*** Data in this exercise ***

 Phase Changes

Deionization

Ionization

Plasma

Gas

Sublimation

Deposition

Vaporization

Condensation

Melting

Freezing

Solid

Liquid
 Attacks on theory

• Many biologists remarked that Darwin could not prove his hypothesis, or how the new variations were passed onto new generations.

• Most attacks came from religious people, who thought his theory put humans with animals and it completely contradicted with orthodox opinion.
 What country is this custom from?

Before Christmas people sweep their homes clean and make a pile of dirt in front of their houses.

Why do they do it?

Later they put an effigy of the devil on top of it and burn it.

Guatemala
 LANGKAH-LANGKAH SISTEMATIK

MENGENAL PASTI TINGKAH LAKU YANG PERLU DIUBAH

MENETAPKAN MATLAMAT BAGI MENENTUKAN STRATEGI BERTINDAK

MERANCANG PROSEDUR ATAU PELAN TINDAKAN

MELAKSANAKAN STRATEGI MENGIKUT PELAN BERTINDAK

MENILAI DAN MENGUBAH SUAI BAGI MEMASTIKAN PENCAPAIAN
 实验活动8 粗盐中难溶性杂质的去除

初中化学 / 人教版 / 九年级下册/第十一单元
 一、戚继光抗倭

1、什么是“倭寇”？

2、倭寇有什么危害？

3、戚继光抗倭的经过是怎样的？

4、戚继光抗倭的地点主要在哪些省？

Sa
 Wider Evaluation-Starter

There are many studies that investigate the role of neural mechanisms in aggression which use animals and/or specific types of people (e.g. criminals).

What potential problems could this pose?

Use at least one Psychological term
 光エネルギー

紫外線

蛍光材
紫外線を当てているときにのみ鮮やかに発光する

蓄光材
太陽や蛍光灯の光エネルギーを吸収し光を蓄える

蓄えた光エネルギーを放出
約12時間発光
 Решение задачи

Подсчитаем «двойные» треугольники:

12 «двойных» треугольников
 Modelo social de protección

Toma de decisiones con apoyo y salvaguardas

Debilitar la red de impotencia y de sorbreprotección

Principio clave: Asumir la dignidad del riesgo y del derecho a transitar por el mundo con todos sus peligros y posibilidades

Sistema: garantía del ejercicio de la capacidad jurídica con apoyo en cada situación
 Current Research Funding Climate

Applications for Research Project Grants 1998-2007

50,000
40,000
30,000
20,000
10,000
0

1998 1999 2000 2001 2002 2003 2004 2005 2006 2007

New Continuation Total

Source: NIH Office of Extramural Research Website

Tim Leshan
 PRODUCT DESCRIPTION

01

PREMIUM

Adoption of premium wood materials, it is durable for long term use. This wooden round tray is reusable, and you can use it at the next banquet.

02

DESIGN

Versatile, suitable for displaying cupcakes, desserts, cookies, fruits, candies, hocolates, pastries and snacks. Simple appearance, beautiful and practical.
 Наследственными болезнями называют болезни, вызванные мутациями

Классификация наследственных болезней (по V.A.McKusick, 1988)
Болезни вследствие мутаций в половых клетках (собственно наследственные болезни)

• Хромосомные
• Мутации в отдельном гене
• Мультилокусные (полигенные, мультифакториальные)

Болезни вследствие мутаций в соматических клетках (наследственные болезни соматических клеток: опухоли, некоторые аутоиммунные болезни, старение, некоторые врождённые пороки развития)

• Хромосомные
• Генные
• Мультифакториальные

*** End of Data in this exercise ***

◆ What this task involves ◆
Retype, exactly and in full, the listing from its first line to the one holding "PRODUCT DESCRIPTION", both included.

◆ Response ◆
 Phase Changes

Deionization

Ionization

Plasma

Gas

Sublimation

Deposition

Vaporization

Condensation

Melting

Freezing

Solid

Liquid
 Attacks on theory

• Many biologists remarked that Darwin could not prove his hypothesis, or how the new variations were passed onto new generations.

• Most attacks came from religious people, who thought his theory put humans with animals and it completely contradicted with orthodox opinion.
 What country is this custom from?

Before Christmas people sweep their homes clean and make a pile of dirt in front of their houses.

Why do they do it?

Later they put an effigy of the devil on top of it and burn it.

Guatemala
 LANGKAH-LANGKAH SISTEMATIK

MENGENAL PASTI TINGKAH LAKU YANG PERLU DIUBAH

MENETAPKAN MATLAMAT BAGI MENENTUKAN STRATEGI BERTINDAK

MERANCANG PROSEDUR ATAU PELAN TINDAKAN

MELAKSANAKAN STRATEGI MENGIKUT PELAN BERTINDAK

MENILAI DAN MENGUBAH SUAI BAGI MEMASTIKAN PENCAPAIAN
 实验活动8 粗盐中难溶性杂质的去除

初中化学 / 人教版 / 九年级下册/第十一单元
 一、戚继光抗倭

1、什么是“倭寇”？

2、倭寇有什么危害？

3、戚继光抗倭的经过是怎样的？

4、戚继光抗倭的地点主要在哪些省？

Sa
 Wider Evaluation-Starter

There are many studies that investigate the role of neural mechanisms in aggression which use animals and/or specific types of people (e.g. criminals).

What potential problems could this pose?

Use at least one Psychological term
 光エネルギー

紫外線

蛍光材
紫外線を当てているときにのみ鮮やかに発光する

蓄光材
太陽や蛍光灯の光エネルギーを吸収し光を蓄える

蓄えた光エネルギーを放出
約12時間発光
 Решение задачи

Подсчитаем «двойные» треугольники:

12 «двойных» треугольников
 Modelo social de protección

Toma de decisiones con apoyo y salvaguardas

Debilitar la red de impotencia y de sorbreprotección

Principio clave: Asumir la dignidad del riesgo y del derecho a transitar por el mundo con todos sus peligros y posibilidades

Sistema: garantía del ejercicio de la capacidad jurídica con apoyo en cada situación
 Current Research Funding Climate

Applications for Research Project Grants 1998-2007

50,000
40,000
30,000
20,000
10,000
0

1998 1999 2000 2001 2002 2003 2004 2005 2006 2007

New Continuation Total

Source: NIH Office of Extramural Research Website

Tim Leshan
 PRODUCT DESCRIPTION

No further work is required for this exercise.